----- PROVIDED MATERIAL

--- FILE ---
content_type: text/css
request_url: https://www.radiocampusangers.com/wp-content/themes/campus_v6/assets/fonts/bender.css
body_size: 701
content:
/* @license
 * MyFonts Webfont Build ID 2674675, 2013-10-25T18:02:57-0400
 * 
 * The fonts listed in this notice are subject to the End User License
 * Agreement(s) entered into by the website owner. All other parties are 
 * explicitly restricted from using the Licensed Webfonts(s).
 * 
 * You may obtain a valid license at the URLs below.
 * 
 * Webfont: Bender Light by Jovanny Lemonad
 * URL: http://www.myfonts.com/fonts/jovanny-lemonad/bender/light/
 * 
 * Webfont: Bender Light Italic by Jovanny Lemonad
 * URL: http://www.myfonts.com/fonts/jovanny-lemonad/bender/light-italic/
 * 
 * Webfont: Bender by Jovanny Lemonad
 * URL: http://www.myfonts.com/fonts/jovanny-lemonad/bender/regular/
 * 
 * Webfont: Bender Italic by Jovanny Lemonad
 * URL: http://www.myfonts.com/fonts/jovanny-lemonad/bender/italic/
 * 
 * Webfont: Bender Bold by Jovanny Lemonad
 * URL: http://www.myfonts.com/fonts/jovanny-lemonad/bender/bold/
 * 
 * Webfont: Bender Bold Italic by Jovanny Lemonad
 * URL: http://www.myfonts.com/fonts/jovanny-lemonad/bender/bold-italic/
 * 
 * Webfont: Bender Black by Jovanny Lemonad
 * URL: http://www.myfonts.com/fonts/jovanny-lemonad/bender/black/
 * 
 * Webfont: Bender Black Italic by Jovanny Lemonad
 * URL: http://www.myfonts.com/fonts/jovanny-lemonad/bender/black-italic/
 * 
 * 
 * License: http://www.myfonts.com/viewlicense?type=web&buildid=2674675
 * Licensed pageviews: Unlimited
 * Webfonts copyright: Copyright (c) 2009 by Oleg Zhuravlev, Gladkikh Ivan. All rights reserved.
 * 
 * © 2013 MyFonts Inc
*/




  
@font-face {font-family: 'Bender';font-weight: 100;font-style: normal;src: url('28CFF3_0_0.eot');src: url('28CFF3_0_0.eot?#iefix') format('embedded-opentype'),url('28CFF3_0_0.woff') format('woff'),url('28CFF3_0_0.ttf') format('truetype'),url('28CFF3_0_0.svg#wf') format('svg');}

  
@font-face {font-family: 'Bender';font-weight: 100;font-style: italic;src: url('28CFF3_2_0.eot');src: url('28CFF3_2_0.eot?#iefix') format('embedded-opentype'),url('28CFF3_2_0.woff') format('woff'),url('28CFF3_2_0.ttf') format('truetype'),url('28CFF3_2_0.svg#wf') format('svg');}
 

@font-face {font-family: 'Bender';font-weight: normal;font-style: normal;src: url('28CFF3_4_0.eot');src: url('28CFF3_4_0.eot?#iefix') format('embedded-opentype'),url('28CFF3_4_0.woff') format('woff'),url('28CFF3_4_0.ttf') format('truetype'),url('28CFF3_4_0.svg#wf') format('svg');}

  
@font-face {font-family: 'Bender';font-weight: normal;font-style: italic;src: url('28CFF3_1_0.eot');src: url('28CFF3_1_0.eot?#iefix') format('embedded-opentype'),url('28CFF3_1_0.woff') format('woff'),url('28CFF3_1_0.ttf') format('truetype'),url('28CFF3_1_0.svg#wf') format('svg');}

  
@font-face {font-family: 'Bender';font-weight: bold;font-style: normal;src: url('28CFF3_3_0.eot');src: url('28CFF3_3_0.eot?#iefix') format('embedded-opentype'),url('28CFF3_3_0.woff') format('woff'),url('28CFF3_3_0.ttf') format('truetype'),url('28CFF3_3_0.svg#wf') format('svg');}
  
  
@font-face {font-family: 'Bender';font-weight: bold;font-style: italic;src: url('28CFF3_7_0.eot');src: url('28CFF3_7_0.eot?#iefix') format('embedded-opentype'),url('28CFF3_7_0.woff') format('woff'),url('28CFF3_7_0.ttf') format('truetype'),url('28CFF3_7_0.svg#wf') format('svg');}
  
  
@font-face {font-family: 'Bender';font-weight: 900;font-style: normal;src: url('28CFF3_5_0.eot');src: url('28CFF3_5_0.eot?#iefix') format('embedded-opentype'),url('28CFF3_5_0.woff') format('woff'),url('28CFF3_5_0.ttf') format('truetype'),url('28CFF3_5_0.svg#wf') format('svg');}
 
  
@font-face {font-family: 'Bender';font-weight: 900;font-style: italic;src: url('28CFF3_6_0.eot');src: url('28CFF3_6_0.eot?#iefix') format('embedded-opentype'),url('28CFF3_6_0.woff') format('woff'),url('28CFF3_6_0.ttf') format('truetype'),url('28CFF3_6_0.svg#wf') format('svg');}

----------

TASK STATEMENT: Your answer must be a copy of every line in the data above that holds the string "normal".

SOLVED EXERCISE:
@font-face {font-family: 'Bender';font-weight: 100;font-style: normal;src: url('28CFF3_0_0.eot');src: url('28CFF3_0_0.eot?#iefix') format('embedded-opentype'),url('28CFF3_0_0.woff') format('woff'),url('28CFF3_0_0.ttf') format('truetype'),url('28CFF3_0_0.svg#wf') format('svg');}
@font-face {font-family: 'Bender';font-weight: normal;font-style: normal;src: url('28CFF3_4_0.eot');src: url('28CFF3_4_0.eot?#iefix') format('embedded-opentype'),url('28CFF3_4_0.woff') format('woff'),url('28CFF3_4_0.ttf') format('truetype'),url('28CFF3_4_0.svg#wf') format('svg');}
@font-face {font-family: 'Bender';font-weight: normal;font-style: italic;src: url('28CFF3_1_0.eot');src: url('28CFF3_1_0.eot?#iefix') format('embedded-opentype'),url('28CFF3_1_0.woff') format('woff'),url('28CFF3_1_0.ttf') format('truetype'),url('28CFF3_1_0.svg#wf') format('svg');}
@font-face {font-family: 'Bender';font-weight: bold;font-style: normal;src: url('28CFF3_3_0.eot');src: url('28CFF3_3_0.eot?#iefix') format('embedded-opentype'),url('28CFF3_3_0.woff') format('woff'),url('28CFF3_3_0.ttf') format('truetype'),url('28CFF3_3_0.svg#wf') format('svg');}
@font-face {font-family: 'Bender';font-weight: 900;font-style: normal;src: url('28CFF3_5_0.eot');src: url('28CFF3_5_0.eot?#iefix') format('embedded-opentype'),url('28CFF3_5_0.woff') format('woff'),url('28CFF3_5_0.ttf') format('truetype'),url('28CFF3_5_0.svg#wf') format('svg');}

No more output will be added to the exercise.